__Teks yang Diberikan__:
DHAKA, KOMPAS.com - Pemerintah Myanmar dan Rohingya mengumumkan kesepakatan mereka terhadap nasib etnis Rohingya yang ada di perbatasan dua negara.
Pernyataan tersebut disampaikan Mohammed Abdul Kalam, Komisioner Bantuan dan Repatriasi Pengungsi Bangladesh Selasa (21/2/2018).
Dilansir CNN, dari hasil pertemuan Myanmar dan Bangladesh, Kalam berkata pemerintahan Aung San Suu Kyi bersedia menarik sekitar 6.000 orang Rohingya dari Tombru.
Tombru merupakan sebuah kawasan di antara Myanmar dan Bangladesh yang dikenal sebagai no man's land area, atau tanah tak bertuan.
Dalam argumentasinya, pemerintah Bangladesh menegaskan kalau Rohingya belum menginjakkan kaki di wilayah mereka.
Baca juga : Menteri Myanmar: Rohingya Harus Kembali atau Terima Konsekuensi
"Myanmar setuju untuk bertanggung jawab memulangkan dan menempatkan masyarakat Rohingya dari Tombru," kata Kalam.
Juru Bicara PBB, Andrej Mahecic menyatakan, orang Rohingya di Tombru masih terlalu takut untuk kembali ke Rakhine.
Sebab, mereka tidak mendapat jaminan keamanan, masa depan, dan perlindungan ketika pulang ke tempat asal mereka.
"Keputusan orang Rohingya untuk pulang tergantung mereka apakah sukarela atau tidak," kata Mahecic.
Dia melanjutkan, jika warga Rohingya memutuskan pulang, mereka harus mendapat informasi yang detil mengenai masa depan, maupun keselamatan mereka.

__Tugas Singkat 1__: Menurut berita tentang Rohingya tersebut, berapa banyak orang Rohingya yang bersedia ditarik oleh pemerintahan Aung San Suu Kyi dari Tombru?
__Tugas Singkat 2__: Tuliskan kembali bagian berita tentang Rohingya tersebut secara persis, dimulai pada kata-kata "Tombru merupakan sebuah" dan berhenti setelah kata-kata "di wilayah mereka.".

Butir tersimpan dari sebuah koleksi

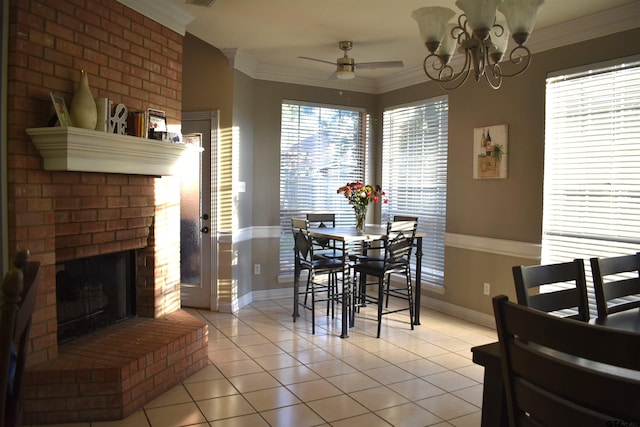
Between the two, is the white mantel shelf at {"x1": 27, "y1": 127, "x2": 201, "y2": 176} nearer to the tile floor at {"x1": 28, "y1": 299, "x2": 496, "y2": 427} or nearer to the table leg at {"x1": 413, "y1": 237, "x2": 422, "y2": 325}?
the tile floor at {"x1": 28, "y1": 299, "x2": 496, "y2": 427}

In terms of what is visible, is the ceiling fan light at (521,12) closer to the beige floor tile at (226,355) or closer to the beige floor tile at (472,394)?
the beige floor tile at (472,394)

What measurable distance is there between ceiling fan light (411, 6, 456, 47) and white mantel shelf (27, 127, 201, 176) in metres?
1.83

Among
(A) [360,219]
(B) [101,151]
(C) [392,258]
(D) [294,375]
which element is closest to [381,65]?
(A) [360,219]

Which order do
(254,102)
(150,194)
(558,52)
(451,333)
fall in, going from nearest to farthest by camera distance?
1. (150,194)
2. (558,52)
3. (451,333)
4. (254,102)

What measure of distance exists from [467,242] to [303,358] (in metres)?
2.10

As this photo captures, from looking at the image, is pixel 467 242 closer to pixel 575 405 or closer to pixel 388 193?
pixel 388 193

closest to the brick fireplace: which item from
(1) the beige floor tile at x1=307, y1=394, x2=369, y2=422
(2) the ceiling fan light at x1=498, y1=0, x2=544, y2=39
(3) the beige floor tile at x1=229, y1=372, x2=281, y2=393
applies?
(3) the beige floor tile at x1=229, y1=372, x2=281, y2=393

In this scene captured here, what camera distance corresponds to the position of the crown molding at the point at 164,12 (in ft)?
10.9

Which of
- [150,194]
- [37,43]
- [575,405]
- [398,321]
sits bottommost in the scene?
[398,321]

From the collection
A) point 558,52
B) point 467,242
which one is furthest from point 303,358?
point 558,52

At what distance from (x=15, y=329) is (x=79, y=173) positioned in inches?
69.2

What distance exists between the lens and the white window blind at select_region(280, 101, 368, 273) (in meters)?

__Jawaban Lengkap 1__: Sekitar 6.000 orang Rohingya.

__Jawaban Lengkap 2__:
Tombru merupakan sebuah kawasan di antara Myanmar dan Bangladesh yang dikenal sebagai no man's land area, atau tanah tak bertuan.
Dalam argumentasinya, pemerintah Bangladesh menegaskan kalau Rohingya belum menginjakkan kaki di wilayah mereka.